The advantages of a commercial-scale solar farm in Queensland
The primary driver for taking up solar farming anywhere in Australia is to save money related to electricity–whether the system owner/operator is using the system to reduce power bills, or fortunate enough to have arranged a power purchase agreement (PPA) with a local electricity retailer. The details as to why solar farming–and solar PV in general–is an attractive investment in Queensland are outlined in the points below.
Federal government Solar Credits rebate scheme
In order to capture the environmental benefits of solar power–in particular its greenhouse gas abatement potential–the Australian Federal government has introduced a number of incentive mechanisms that make installing a solar PV system financially attractive for ordinary homes.
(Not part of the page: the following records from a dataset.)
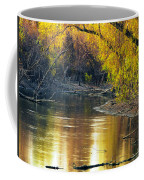 Columbia Bottoms Slough II Coffee Mug
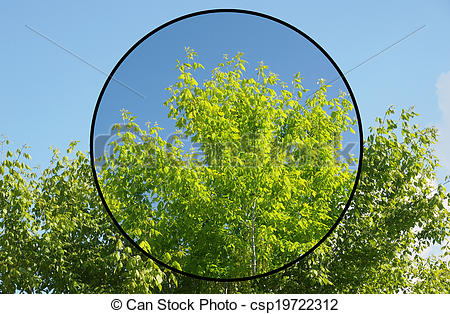Stock Photography of Polarising filter.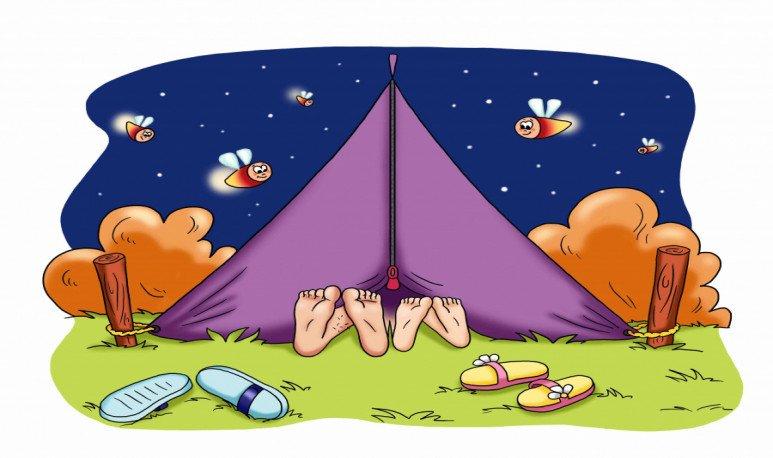 insectos camping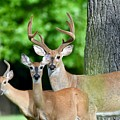 White-tailed Deer Family by Jeramey Lende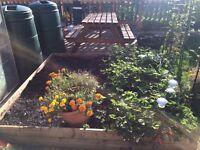 Soil/compost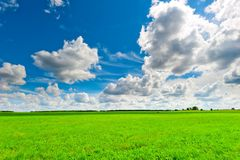 Beautiful clouds over the green field Stock Photography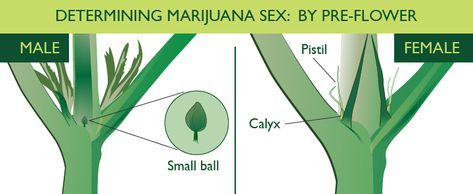 Identifying Males and Females Cannabis Plants http://thehempoilbenefits.com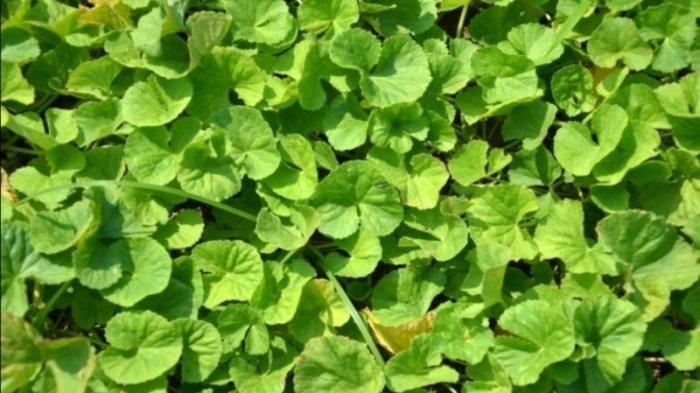 Khasiat Daun Pegagan atau Centella asiatica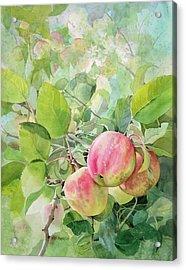Apple Pie Acrylic Print by Kris Parins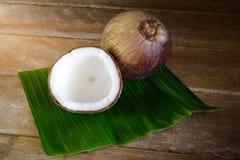 Fresh coconuts on banana leaf Royalty Free Stock Image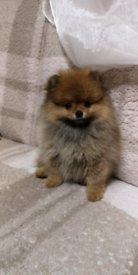 Pomeranian | Dogs & Puppies for Sale - Gumtree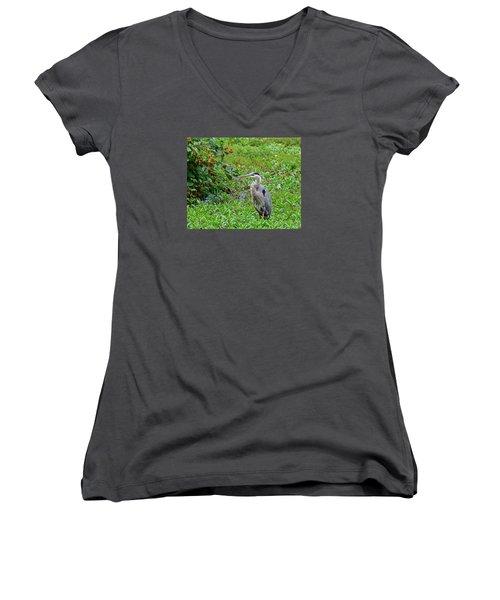 Blue Heron Women's V-Neck T-Shirt (Junior Cut) by Kathy Eickenberg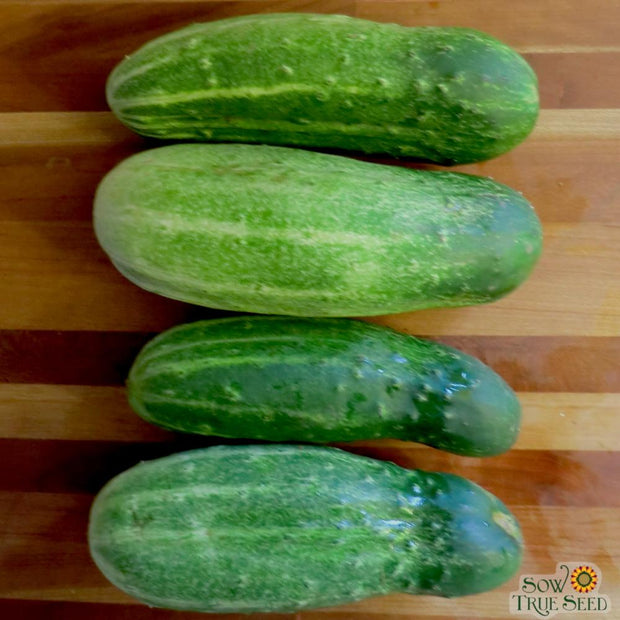 Cucumber - Bush Pickle - Sow True Seed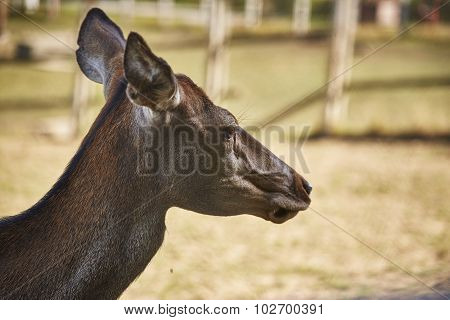 Red Deer Doe Portrait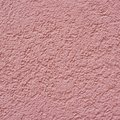 Carnation Pink Colored Wall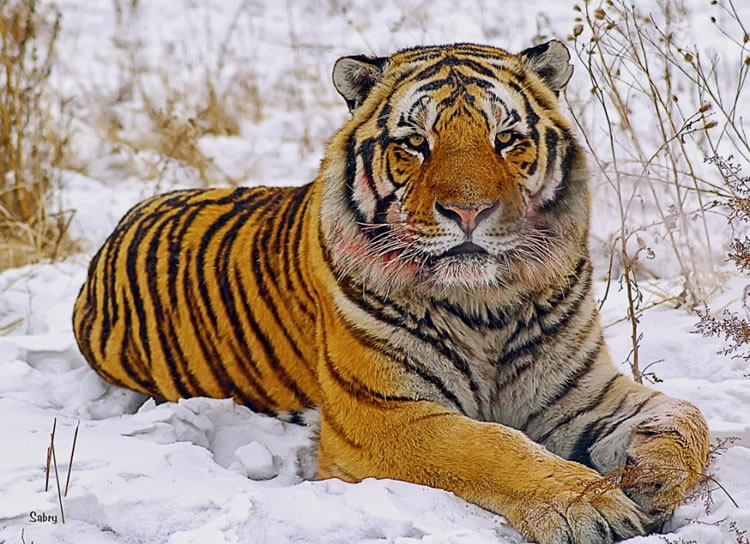 26 Spectacular Pictures Of Siberian Tigers In Their Natural Habitat  18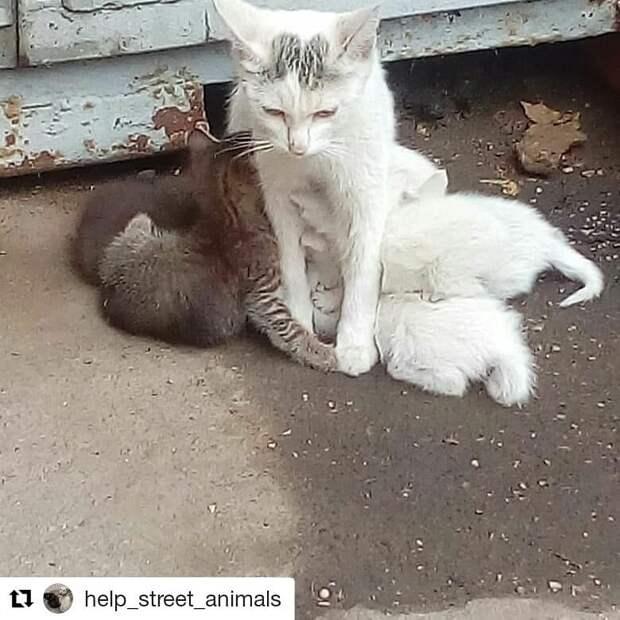 Помогите кошечке-красавице с котятами!!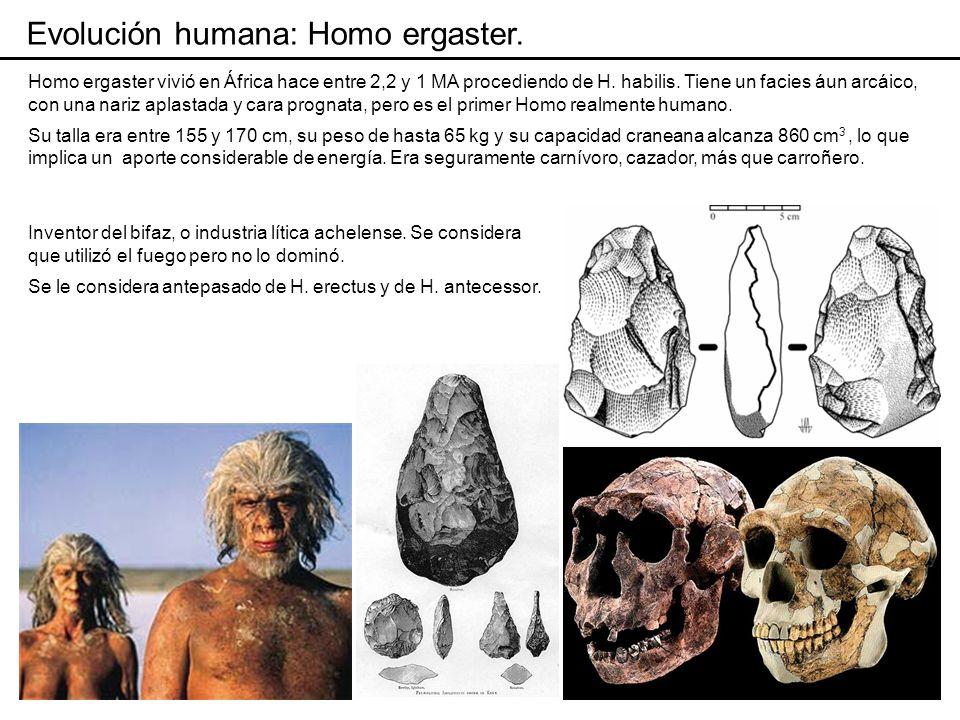 Evolución humana: Homo erectus.Considerado por algunos autores la misma especie que H.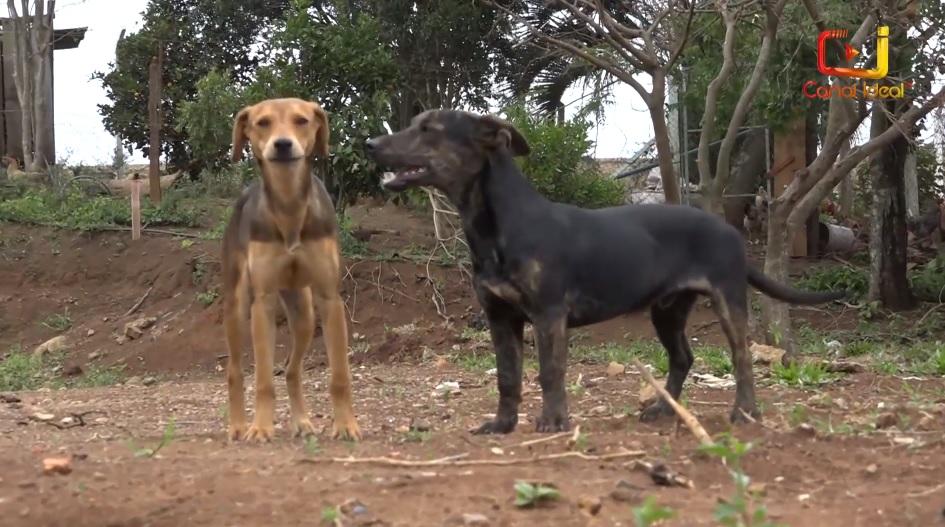casinhas para cães famílias carentes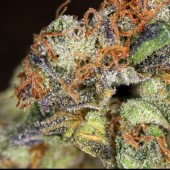 Fire OG macro shot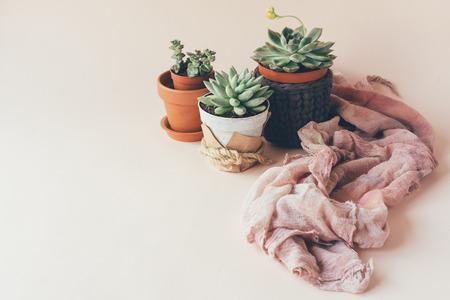 Cozy garden of succulents in original pots on a pastel background and delicate drapery 版權商用圖片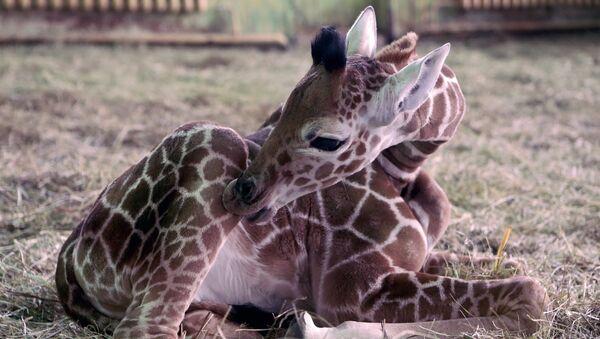 Детёныш самки Ивы в Калининградском зоопарке. Архивное фото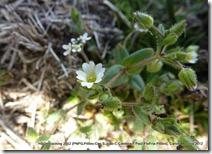 #132 CARYOPHYLLACEAE Cerastium ramosissimum(.)[.]_P1000554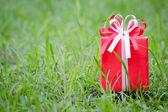 Roten geschenk-box auf dem gras-feld — Stockfoto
Most notable and most directly influential with regard to solar power and other forms of renewable energy is the Enhanced Renewable Energy Target (eRET). The eRET, in its present form, calls for 20% of Australia’s electricity generation to come from renewable sources by the year 2020, and lays out the framework by which progress towards this goal is to be monitored and accomplished.
For those interested in solar photovoltaics (solar PV) and solar farms, of particular interest is the eRET’s Solar Credits scheme. This provides what equates to an up-front discount (in the form of STCs/RECs) on solar PV installations and solar farms anywhere in Australia, including Queensland. The amount by which a solar farm’s outlay will be reduced through the eRET and the Solar Credits scheme will depend on the solar farm’s size and location–regions that receive more sunlight will be allotted a greater number of STCs.
Attractive return on investment (ROI)
In Queensland, the current Solar Feed-in Tariff rate of 44c under the state’s Solar Bonus Scheme only applies to systems of 5 kilowatts (kW) in capacity or smaller. Although it will not apply to systems large enough to be classed as ‘commercial-scale solar power’ or ‘solar farms’, a solar farm can still deliver savings on electricity bills by reducing the need to purchase power from the electrical grid. Retail electricity rates are set to rise by up to 37% nationally by 2014, and although the Queensland government has made clear its intention to temporarily halt this trend in the state, a solar farm would still be a smart investment for premises that consume the bulk of their electricity during daylight hours–namely, the majority of all businesses.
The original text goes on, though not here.